In the Middle East today, the ideologues think it is enough to appeal to Arab or Islamic solidarity against all outsiders, whether living in the neighborhood or coming from afar. Some years ago in Istanbul, I visited an elderly, veteran head of a Middle East research center. He told me proudly that he had dedicated his life to maintaining good Turkish-Arab relations. All his writings and publications proclaimed this brotherhood.

To my surprise, though, after a few cups of tea, he started loudly complaining that the Turks were blamed by their neighbors for everything wrong in the region and provided many vivid anecdotes to prove it. Solidarity among the insiders and blaming the outsiders has long been regarded as a winning political strategy.

But what happens when these supposed lines of loyalty fall apart? In Iraq, it turned out that Muslim Kurds and Muslim Arab Shias did not love big brother Saddam Hussein. Nor are they fond of Sunni Arabs outside Iraq who loudly proclaim "Arab" and "Islamic" solidarity but cheer on the forces murdering them with terrorism.

This should not be surprising. Fifteen years earlier, in 1991, Arab, Sunni Muslim Kuwaitis and Saudis did not feel themselves obligated to support Saddam Hussein, a fellow Arab and Sunni Muslim, in stealing their possessions and murdering them. Lebanese Christians, Druze, and Sunni Muslims got tired of being victimized by Syria in the name of Arab nationalism and bullied by Hizballah, a Shia Muslim group, in the name of Islamism. Many other examples could be cited.

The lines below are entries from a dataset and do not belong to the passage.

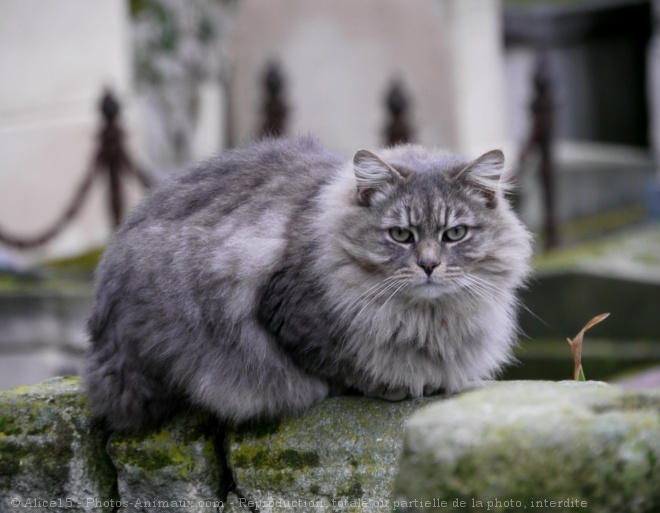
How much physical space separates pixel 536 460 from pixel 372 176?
149 centimetres

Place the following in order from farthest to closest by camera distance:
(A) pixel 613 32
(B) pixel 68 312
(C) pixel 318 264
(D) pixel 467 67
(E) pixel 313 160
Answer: (A) pixel 613 32, (D) pixel 467 67, (B) pixel 68 312, (E) pixel 313 160, (C) pixel 318 264

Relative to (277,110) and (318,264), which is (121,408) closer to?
(318,264)

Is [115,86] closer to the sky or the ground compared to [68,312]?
closer to the sky

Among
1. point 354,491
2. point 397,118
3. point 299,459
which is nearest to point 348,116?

Throughout the area, people are fed up with being mistreated by dictatorships and threatened by revolutionary groups which simultaneously exploit them and demand their support. They can no longer be depended on to identify with their oppressors. As the Saudis and Kuwaitis did in 1991 and the Shia and Kurds are doing today they may well decide to side with outsiders or at least fight for their own interests.

Bloody Knife, Hairy Moccasin, Yellow Robe, and Iron Hawk would understand that perfectly.

Barry Rubin is director of the Global Research in International Affairs (GLORIA) Center and editor of the Middle East Review of International Affairs (MERIA) Journal.